Qu’est-ce que la cession dailly pour financer vos factures ?

Vous êtes chef d’entreprise et vous recherchez des solutions pour financer rapidement vos factures clients ? La cession Dailly est un mécanisme méconnu mais pourtant très efficace pour mobiliser vos créances professionnelles et obtenir de la trésorerie. Découvrons ensemble ce dispositif juridique encadré, son fonctionnement étape par étape, ainsi que ses avantages et limites pour votre entreprise.

En bref

La cession Dailly permet à une entreprise de céder ses factures clients à une banque, afin d’être payée immédiatement. La banque avance les fonds en contrepartie d’une commission et d’intérêts. C’est une solution de financement rapide et simple, mais qui a un coût non négligeable.
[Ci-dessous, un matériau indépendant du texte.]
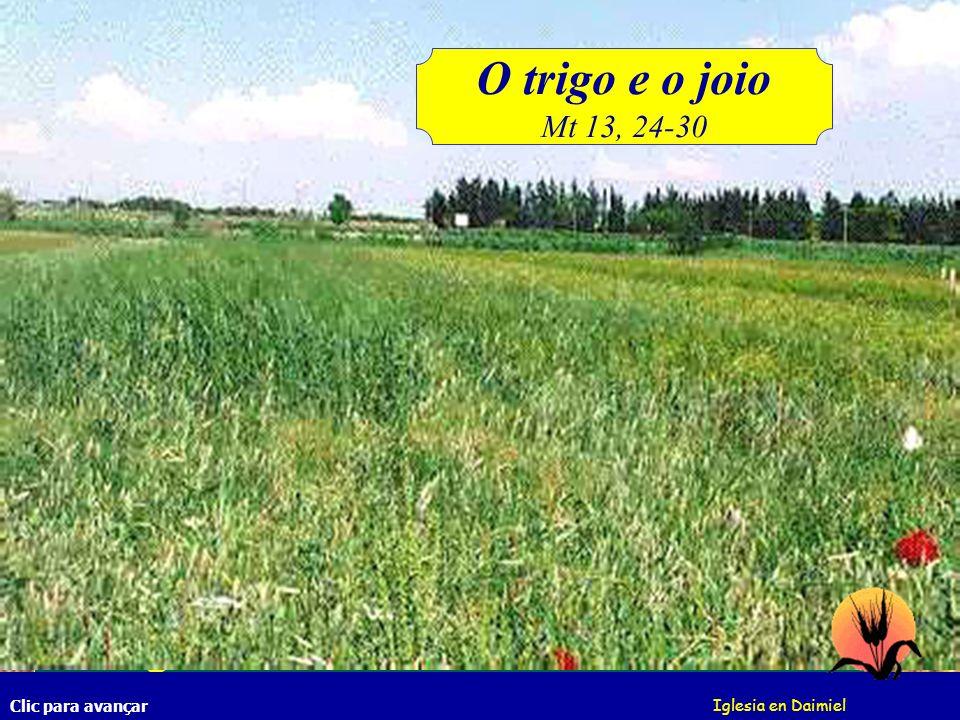 E os servos do pai da família, diseram- lhe: Senhor, não semeaste boa semente no teu campo.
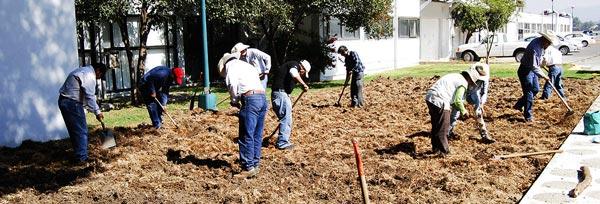 Todo el mundo muy ocupado en la preparación de la tierra. Foto: Denise Costich/CIMMYT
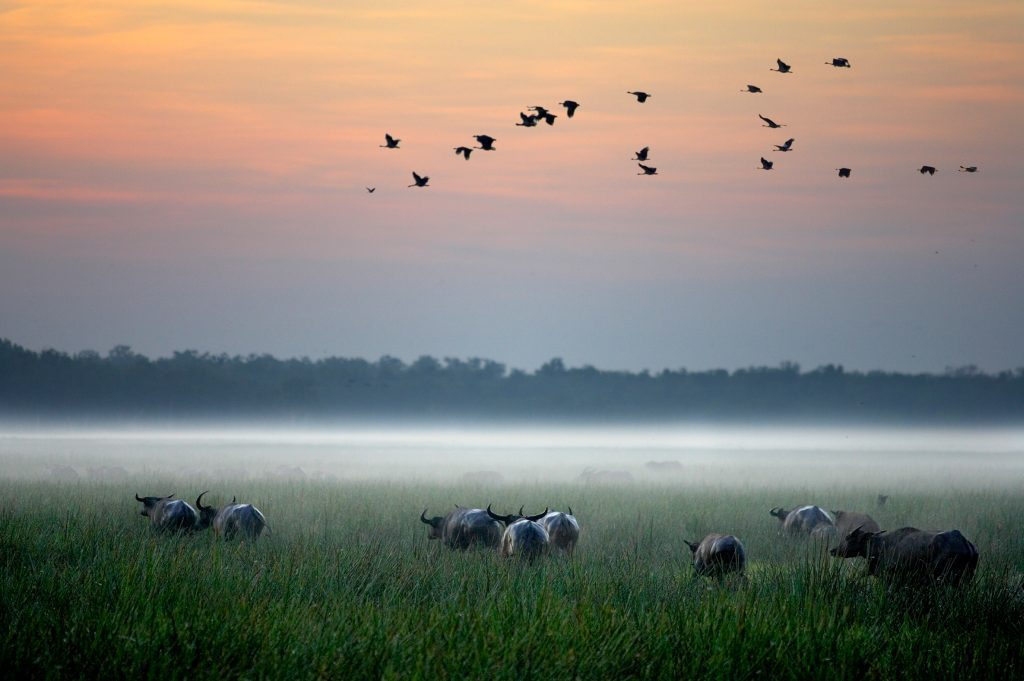 Birds fly over a misty floodplain dotted with water buffalo at Bamurru Plains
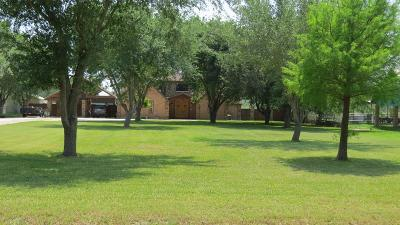 Harlingen Single Family Home For Sale: 16224 Mayfield Road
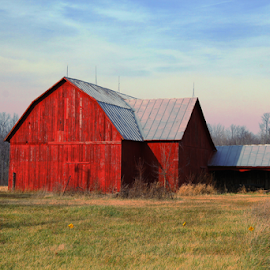 Country Barn by Marsha Biller - Buildings & Architecture Other Exteriors ( field, red, barn, scenic, evening sky, country )
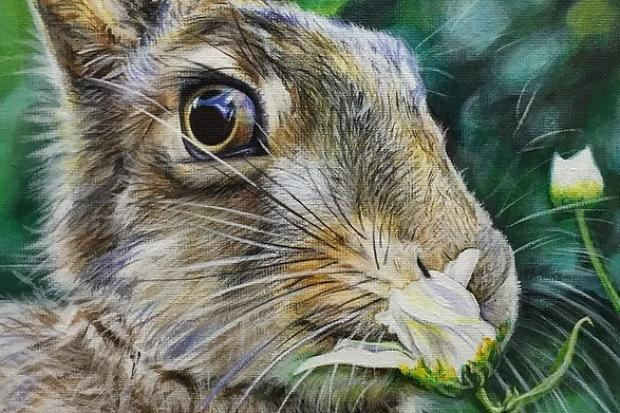 Hare Acrylic by Louise Collins / Banstead Art Group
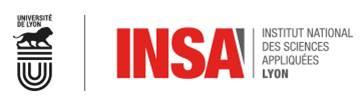 INSA_2.jpg
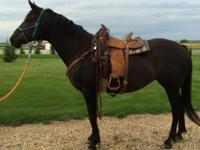 Ebony is a 16 hh black Canadian Warmblood mare, 17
La cession Dailly est encadrée par la loi depuis 1981.

Définition et principe de la cession de créances professionnelles

Une cession de créances est une opération par laquelle une entreprise transfère à un tiers, généralement un établissement financier, tout ou partie de ses créances commerciales afin d’obtenir un financement immédiat. Le principe est simple : plutôt que d’attendre le paiement par ses clients à l’échéance des factures, l’entreprise cède ses créances à la banque qui lui avance les fonds, moyennant des frais.

La cession Dailly est un type particulier de cession de créances, spécifique aux créances professionnelles. Mise en place par la loi n°81-1 du 2 janvier 1981, elle permet à toute personne morale de droit privé ou de droit public de céder les créances qu’elle détient sur un autre professionnel, afin d’obtenir un financement auprès d’un établissement de crédit. Concrètement, via la cession Dailly, vous pouvez céder à votre banque les factures émises mais non encore payées par vos clients entreprises, et recevoir immédiatement de la trésorerie en échange.

Cadre légal et réglementaire du bordereau Dailly

La cession Dailly est strictement encadrée par la loi de 1981 qui l’a instituée, intégrée depuis dans le Code monétaire et financier aux articles L.313-23 à L.313-34. Pour être valable, la cession de créances professionnelles doit respecter plusieurs conditions :

  • Le cédant doit être une personne morale, de droit privé ou public
  • Le débiteur cédé doit être un professionnel, entreprise ou personne publique
  • La créance cédée doit avoir une origine professionnelle
  • Le cessionnaire ne peut être qu’un établissement de crédit

La cession se matérialise par un document appelé bordereau Dailly. Il mentionne obligatoirement le montant des créances cédées, leur échéance, ainsi que les noms et adresses du cédant, du cessionnaire et du débiteur. Le bordereau doit être signé par le cédant, qui en conserve un exemplaire. La notification au débiteur n’est pas obligatoire. En signant le bordereau, l’entreprise cédante s’engage auprès de la banque sur l’existence et la validité des créances cédées.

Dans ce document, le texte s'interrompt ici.